Abstract

Accurate and automated reconstruction of the in vivo human cerebral cortical surface from anatomical magnetic resonance (MR) images facilitates the quantitative analysis of cortical structure. Anatomical MR images with sub-millimeter isotropic spatial resolution improve the accuracy of cortical surface and thickness estimation compared to the standard 1-millimeter isotropic resolution. Nonetheless, sub-millimeter resolution acquisitions require averaging multiple repetitions to achieve sufficient signal-to-noise ratio and are therefore long and potentially vulnerable to subject motion. We address this challenge by synthesizing sub-millimeter resolution images from standard 1-millimeter isotropic resolution images using a data-driven supervised machine learning-based super-resolution approach achieved via a deep convolutional neural network. We systematically characterize our approach using a large-scale simulated dataset and demonstrate its efficacy in empirical data. The super-resolution data provide improved cortical surfaces similar to those obtained from native sub-millimeter resolution data.
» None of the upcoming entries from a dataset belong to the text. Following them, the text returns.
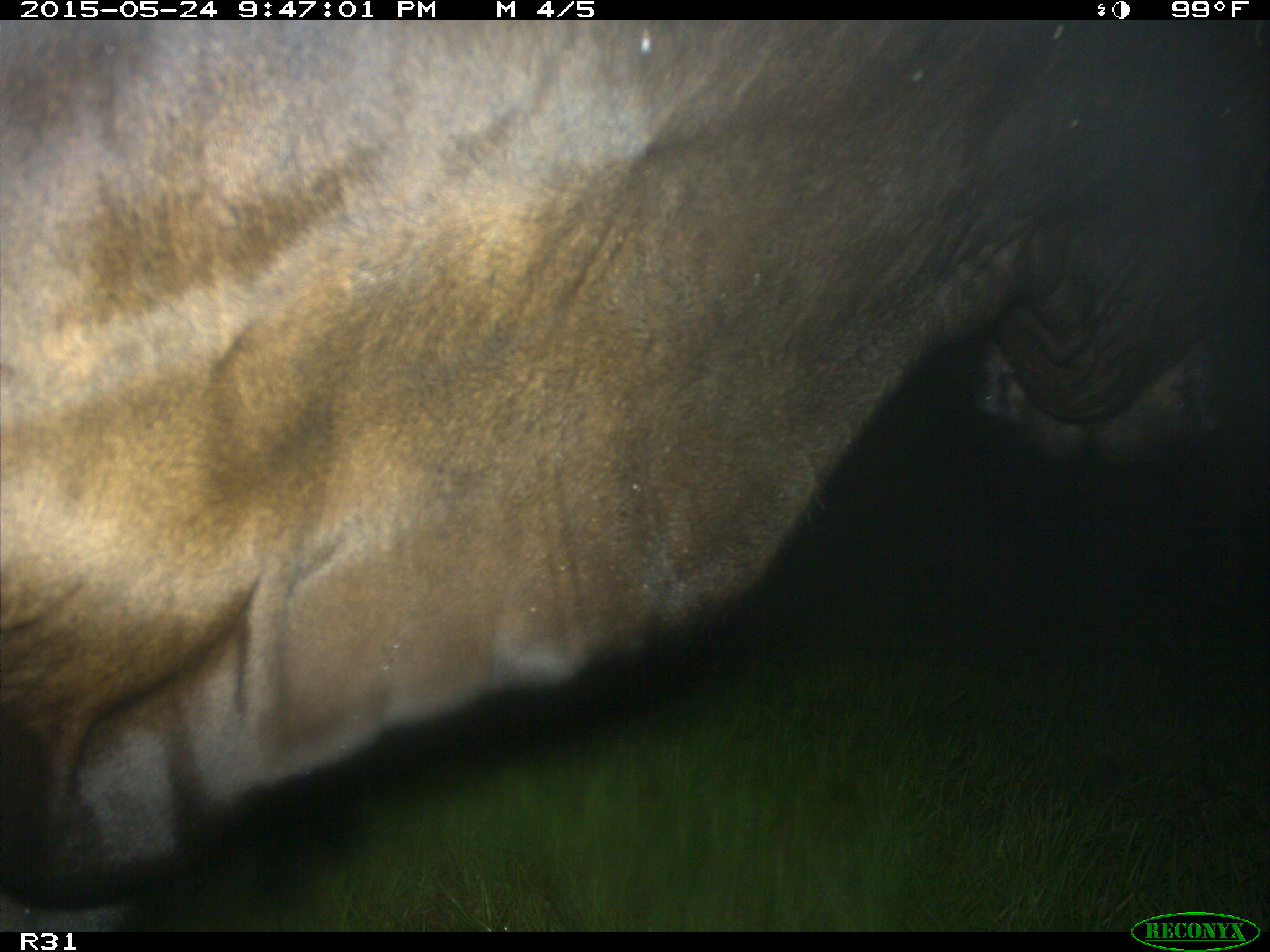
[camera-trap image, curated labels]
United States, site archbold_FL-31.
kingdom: Animalia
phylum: Chordata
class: Mammalia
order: Artiodactyla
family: Bovidae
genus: Bos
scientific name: Bos taurus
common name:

The whole-brain mean absolute discrepancy in cortical surface positioning and thickness estimation is below 100 μm at the single-subject level and below 50 μm at the group level for the simulated data, and below 200 μm at the single-subject level and below 100 μm at the group level for the empirical data, making the accuracy of cortical surfaces derived from super-resolution sufficient for most applications.

中文翻译：

---

使用数据驱动的超分辨率改善体内人类大脑皮层表面重建。

 抽象的

根据解剖磁共振 (MR) 图像准确自动重建体内人类大脑皮层表面，有助于皮层结构的定量分析。与标准 1 毫米各向同性分辨率相比，具有亚毫米各向同性空间分辨率的解剖 MR 图像可提高皮质表面和厚度估计的准确性。尽管如此，亚毫米分辨率采集需要多次重复进行平均才能实现足够的信噪比，因此采集时间较长且可能容易受到对象运动的影响。我们通过使用通过深度卷积神经网络实现的数据驱动的、基于监督机器学习的超分辨率方法，从标准 1 毫米各向同性分辨率图像合成亚毫米分辨率图像来解决这一挑战。我们使用大规模模拟数据集系统地描述我们的方法，并在经验数据中证明其有效性。超分辨率数据提供了改进的皮质表面，类似于从原始亚毫米分辨率数据获得的皮质表面。对于模拟数据，皮质表面定位和厚度估计的全脑平均绝对差异在单受试者水平上低于 100 μm，在组水平上低于 50 μm，在单受试者水平上低于 200 μm，在 100 以下µm 在组水平上用于经验数据，使得超分辨率得出的皮质表面的精度足以满足大多数应用。